One restriction on letrec is very important: it must be possible to evaluate each <init> without assigning or referring to the value of any <variable>. If this restriction is violated, then it is an error. The restriction is necessary because Scheme passes arguments by value rather than by name. In the most common uses of letrec, all the <init>s are lambda expressions and the restriction is satisfied automatically.

The first sentence of the "Semantics" sections sounds like it requires all the assignments to happen after all the initialization clauses have been evaluated; though, as I said earlier, this isn't as explicit as it might be.

In R6RS and R7RS, the only substantial changes to this part of the specification is the addition of a requirement that:

the continuation of each <init> should not be invoked more than once.

R6RS and R7RS also add another binding construction, though: letrec*. This differs from letrec in two ways. First, it does specify a left-to-right evaluation order. Correlatively, the "restriction" noted above can be relaxed somewhat. It's now okay to reference the values of variables that have already been assigned their initial values:

It must be possible to evaluate each <init> without assigning or referring to the value of the corresponding <variable> or the <variable> of any of the bindings that follow it in <bindings>.
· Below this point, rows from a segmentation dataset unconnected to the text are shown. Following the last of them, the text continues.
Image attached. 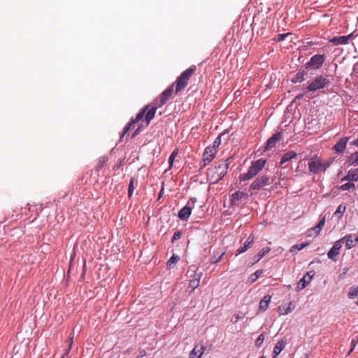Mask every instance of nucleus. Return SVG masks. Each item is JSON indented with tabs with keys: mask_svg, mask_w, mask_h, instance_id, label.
<instances>
[{
	"mask_svg": "<svg viewBox=\"0 0 358 358\" xmlns=\"http://www.w3.org/2000/svg\"><path fill=\"white\" fill-rule=\"evenodd\" d=\"M266 163V159H259L252 162L247 173L241 174L239 179L240 182L245 181L252 179L256 176L264 167Z\"/></svg>",
	"mask_w": 358,
	"mask_h": 358,
	"instance_id": "3",
	"label": "nucleus"
},
{
	"mask_svg": "<svg viewBox=\"0 0 358 358\" xmlns=\"http://www.w3.org/2000/svg\"><path fill=\"white\" fill-rule=\"evenodd\" d=\"M331 83V80L322 75L317 76L314 80L307 86L306 89L309 92H315L318 90L324 88Z\"/></svg>",
	"mask_w": 358,
	"mask_h": 358,
	"instance_id": "5",
	"label": "nucleus"
},
{
	"mask_svg": "<svg viewBox=\"0 0 358 358\" xmlns=\"http://www.w3.org/2000/svg\"><path fill=\"white\" fill-rule=\"evenodd\" d=\"M349 165L358 166V151L352 153L346 161Z\"/></svg>",
	"mask_w": 358,
	"mask_h": 358,
	"instance_id": "27",
	"label": "nucleus"
},
{
	"mask_svg": "<svg viewBox=\"0 0 358 358\" xmlns=\"http://www.w3.org/2000/svg\"><path fill=\"white\" fill-rule=\"evenodd\" d=\"M326 60V55H315L311 57L309 62L305 65L306 69H319L322 66L323 64Z\"/></svg>",
	"mask_w": 358,
	"mask_h": 358,
	"instance_id": "6",
	"label": "nucleus"
},
{
	"mask_svg": "<svg viewBox=\"0 0 358 358\" xmlns=\"http://www.w3.org/2000/svg\"><path fill=\"white\" fill-rule=\"evenodd\" d=\"M231 158L229 157L226 160H220L215 164L214 169H208L206 172L207 178L211 182H217L227 174Z\"/></svg>",
	"mask_w": 358,
	"mask_h": 358,
	"instance_id": "2",
	"label": "nucleus"
},
{
	"mask_svg": "<svg viewBox=\"0 0 358 358\" xmlns=\"http://www.w3.org/2000/svg\"><path fill=\"white\" fill-rule=\"evenodd\" d=\"M329 42L334 45L348 44L345 36H334L329 40Z\"/></svg>",
	"mask_w": 358,
	"mask_h": 358,
	"instance_id": "23",
	"label": "nucleus"
},
{
	"mask_svg": "<svg viewBox=\"0 0 358 358\" xmlns=\"http://www.w3.org/2000/svg\"><path fill=\"white\" fill-rule=\"evenodd\" d=\"M144 355L143 352H141V357H143Z\"/></svg>",
	"mask_w": 358,
	"mask_h": 358,
	"instance_id": "60",
	"label": "nucleus"
},
{
	"mask_svg": "<svg viewBox=\"0 0 358 358\" xmlns=\"http://www.w3.org/2000/svg\"><path fill=\"white\" fill-rule=\"evenodd\" d=\"M240 318H241V317L239 316L238 314H237V315H234V317H233L231 319V322H232L233 323H236Z\"/></svg>",
	"mask_w": 358,
	"mask_h": 358,
	"instance_id": "50",
	"label": "nucleus"
},
{
	"mask_svg": "<svg viewBox=\"0 0 358 358\" xmlns=\"http://www.w3.org/2000/svg\"><path fill=\"white\" fill-rule=\"evenodd\" d=\"M357 343H358V336H356L353 337L351 341V348L350 349L348 354H350L354 350V349Z\"/></svg>",
	"mask_w": 358,
	"mask_h": 358,
	"instance_id": "40",
	"label": "nucleus"
},
{
	"mask_svg": "<svg viewBox=\"0 0 358 358\" xmlns=\"http://www.w3.org/2000/svg\"><path fill=\"white\" fill-rule=\"evenodd\" d=\"M122 166V161H119L113 167V170L114 171H116Z\"/></svg>",
	"mask_w": 358,
	"mask_h": 358,
	"instance_id": "48",
	"label": "nucleus"
},
{
	"mask_svg": "<svg viewBox=\"0 0 358 358\" xmlns=\"http://www.w3.org/2000/svg\"><path fill=\"white\" fill-rule=\"evenodd\" d=\"M303 95H304V94L301 93V94H299L297 96H296L295 98L294 99L292 103L296 102L297 101L301 100L303 98Z\"/></svg>",
	"mask_w": 358,
	"mask_h": 358,
	"instance_id": "49",
	"label": "nucleus"
},
{
	"mask_svg": "<svg viewBox=\"0 0 358 358\" xmlns=\"http://www.w3.org/2000/svg\"><path fill=\"white\" fill-rule=\"evenodd\" d=\"M199 285V278H195L189 280V287L194 290L195 288L198 287Z\"/></svg>",
	"mask_w": 358,
	"mask_h": 358,
	"instance_id": "38",
	"label": "nucleus"
},
{
	"mask_svg": "<svg viewBox=\"0 0 358 358\" xmlns=\"http://www.w3.org/2000/svg\"><path fill=\"white\" fill-rule=\"evenodd\" d=\"M348 271V268H343V273L340 274V278H343L347 273Z\"/></svg>",
	"mask_w": 358,
	"mask_h": 358,
	"instance_id": "54",
	"label": "nucleus"
},
{
	"mask_svg": "<svg viewBox=\"0 0 358 358\" xmlns=\"http://www.w3.org/2000/svg\"><path fill=\"white\" fill-rule=\"evenodd\" d=\"M356 182L358 180V168L350 169L346 176H345L341 181Z\"/></svg>",
	"mask_w": 358,
	"mask_h": 358,
	"instance_id": "17",
	"label": "nucleus"
},
{
	"mask_svg": "<svg viewBox=\"0 0 358 358\" xmlns=\"http://www.w3.org/2000/svg\"><path fill=\"white\" fill-rule=\"evenodd\" d=\"M271 299V296L269 294H266L264 296L259 302V312H264L268 308Z\"/></svg>",
	"mask_w": 358,
	"mask_h": 358,
	"instance_id": "20",
	"label": "nucleus"
},
{
	"mask_svg": "<svg viewBox=\"0 0 358 358\" xmlns=\"http://www.w3.org/2000/svg\"><path fill=\"white\" fill-rule=\"evenodd\" d=\"M270 179V177L266 175H263L257 177L251 184L249 190H260L264 186L271 184Z\"/></svg>",
	"mask_w": 358,
	"mask_h": 358,
	"instance_id": "8",
	"label": "nucleus"
},
{
	"mask_svg": "<svg viewBox=\"0 0 358 358\" xmlns=\"http://www.w3.org/2000/svg\"><path fill=\"white\" fill-rule=\"evenodd\" d=\"M348 296L350 299H353L358 296V286L351 287L349 289Z\"/></svg>",
	"mask_w": 358,
	"mask_h": 358,
	"instance_id": "31",
	"label": "nucleus"
},
{
	"mask_svg": "<svg viewBox=\"0 0 358 358\" xmlns=\"http://www.w3.org/2000/svg\"><path fill=\"white\" fill-rule=\"evenodd\" d=\"M263 273V270L262 269H258L257 270L253 275H255V278L252 279V281H255V280H257L258 278H259L261 276V275Z\"/></svg>",
	"mask_w": 358,
	"mask_h": 358,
The second difference is with respect to our Q2. With letrec*, the specification now requires that the assignments take place after each initialization clause is evaluated. Here is the first paragraph of the "Semantics" from R7RS (draft 6):

Semantics: The <variable>s are bound to fresh locations, each <variable> is assigned in left-to-right order to the result of evaluating the corresponding <init>, the <body> is evaluated in the resulting environment, and the values of the last expression in <body> are returned. Despite the left-to-right evaluation and assignment order, each binding of a <variable> has the entire letrec* expression as its region, making it possible to define mutually recursive procedures.

So Chicken, and Racket using #lang racket---and many other implementations---seem in fact to implement their letrecs as letrec*s.



回答2:

The reason for this being evaluated to 1 is because of (set! x 1). If instead of 1 you set x to 0 then it will result in zero. This is because the continuation variable cont which is storing the continuation is actually storing the continuation for y and not for x as it is being set to y's continuation after x's.